+++ Material +++

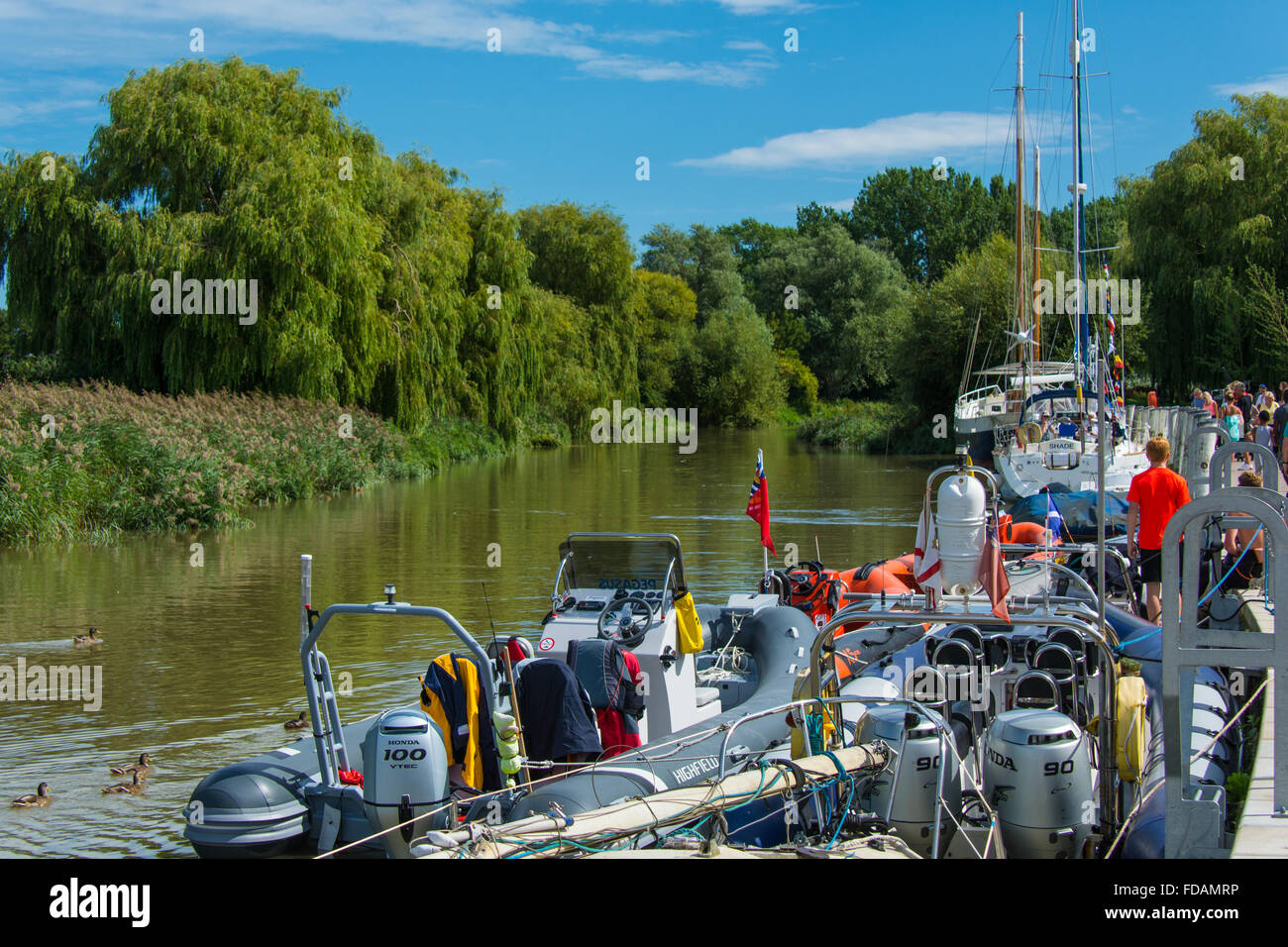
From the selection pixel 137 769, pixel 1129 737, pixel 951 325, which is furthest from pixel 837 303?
pixel 1129 737

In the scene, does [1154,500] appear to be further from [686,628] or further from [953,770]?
[953,770]

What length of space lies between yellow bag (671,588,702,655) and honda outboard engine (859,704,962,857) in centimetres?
284

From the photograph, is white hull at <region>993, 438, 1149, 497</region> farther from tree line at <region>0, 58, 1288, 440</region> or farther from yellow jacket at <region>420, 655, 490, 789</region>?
yellow jacket at <region>420, 655, 490, 789</region>

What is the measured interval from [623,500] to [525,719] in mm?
20505

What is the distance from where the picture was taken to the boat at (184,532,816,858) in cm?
641

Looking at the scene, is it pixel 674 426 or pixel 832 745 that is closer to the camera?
pixel 832 745
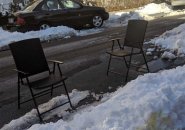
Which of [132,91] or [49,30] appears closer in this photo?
[132,91]

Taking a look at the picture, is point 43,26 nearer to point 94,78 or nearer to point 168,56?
point 168,56

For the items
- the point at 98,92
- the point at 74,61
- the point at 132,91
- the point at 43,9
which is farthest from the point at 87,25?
the point at 132,91

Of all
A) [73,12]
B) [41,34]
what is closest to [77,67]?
[41,34]

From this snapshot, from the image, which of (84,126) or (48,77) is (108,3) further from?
(84,126)

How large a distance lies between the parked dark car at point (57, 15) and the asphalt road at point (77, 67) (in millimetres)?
1862

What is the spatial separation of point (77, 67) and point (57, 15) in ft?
24.3

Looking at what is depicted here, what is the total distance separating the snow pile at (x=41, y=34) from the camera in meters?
15.0

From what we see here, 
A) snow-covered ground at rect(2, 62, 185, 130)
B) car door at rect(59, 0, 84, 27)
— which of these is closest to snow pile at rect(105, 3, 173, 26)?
car door at rect(59, 0, 84, 27)

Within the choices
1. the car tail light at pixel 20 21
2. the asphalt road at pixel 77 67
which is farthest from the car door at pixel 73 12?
the car tail light at pixel 20 21

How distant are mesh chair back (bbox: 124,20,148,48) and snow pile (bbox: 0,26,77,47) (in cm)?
708

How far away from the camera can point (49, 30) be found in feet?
53.1

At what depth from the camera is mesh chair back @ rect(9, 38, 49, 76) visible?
6508mm

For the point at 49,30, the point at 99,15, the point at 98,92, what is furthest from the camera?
the point at 99,15

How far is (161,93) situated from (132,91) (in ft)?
1.99
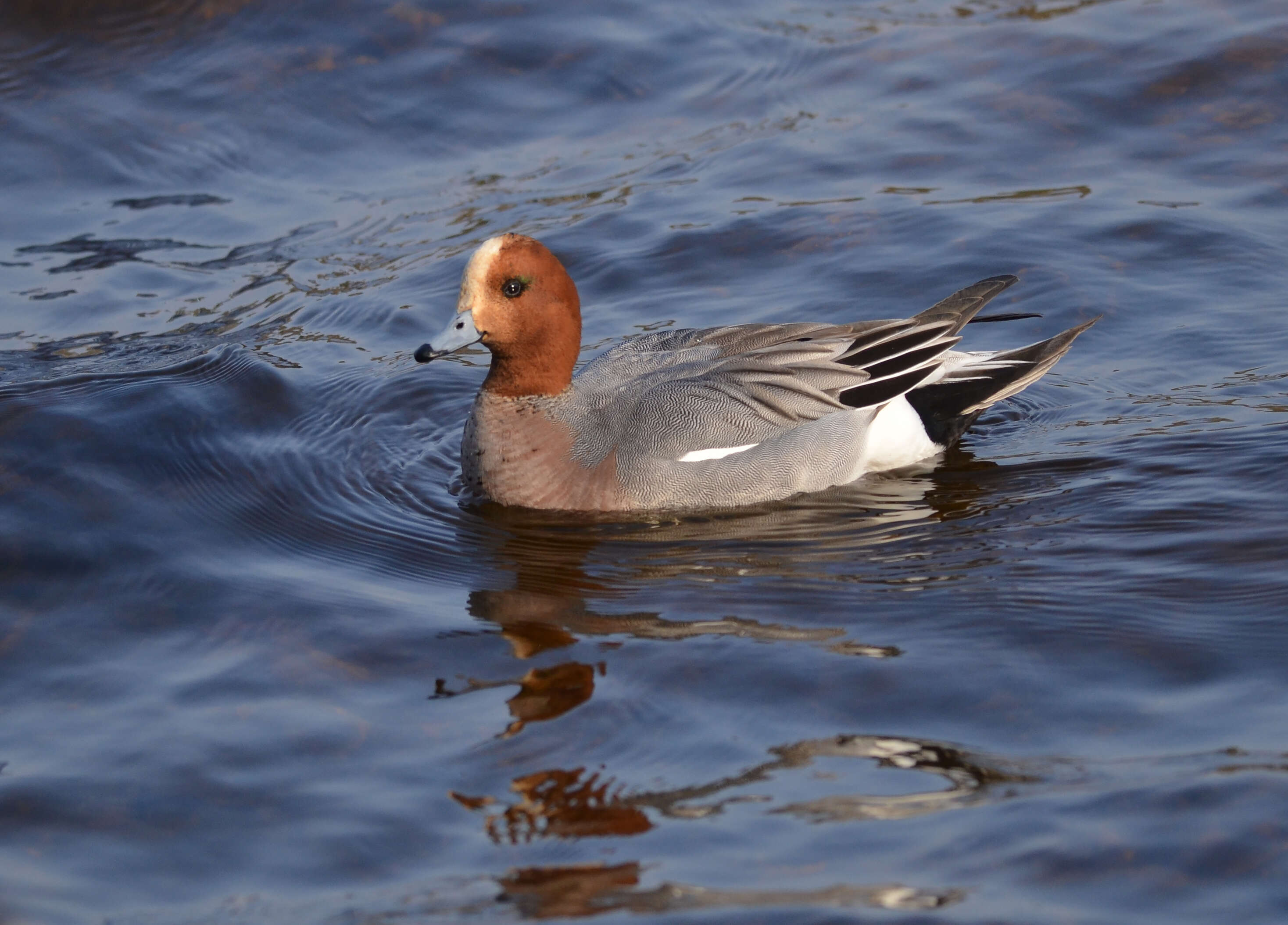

+++

Stated goal –
Reproduce everything from the line containing "From what we" down to the end of the records, leaving out any pictures.

Result below –
From what we see here, 
A) snow-covered ground at rect(2, 62, 185, 130)
B) car door at rect(59, 0, 84, 27)
— which of these is closest to snow pile at rect(105, 3, 173, 26)?
car door at rect(59, 0, 84, 27)

Within the choices
1. the car tail light at pixel 20 21
2. the asphalt road at pixel 77 67
which is farthest from the car door at pixel 73 12?
the car tail light at pixel 20 21

How distant are mesh chair back (bbox: 124,20,148,48) and snow pile (bbox: 0,26,77,47) (in cm)?
708

How far away from the camera can point (49, 30) be found in feet?
53.1

At what depth from the camera is mesh chair back @ rect(9, 38, 49, 76) visible?
6508mm

For the point at 49,30, the point at 99,15, the point at 98,92, what is furthest from the camera?
the point at 99,15

How far is (161,93) situated from (132,91) (in ft)?
1.99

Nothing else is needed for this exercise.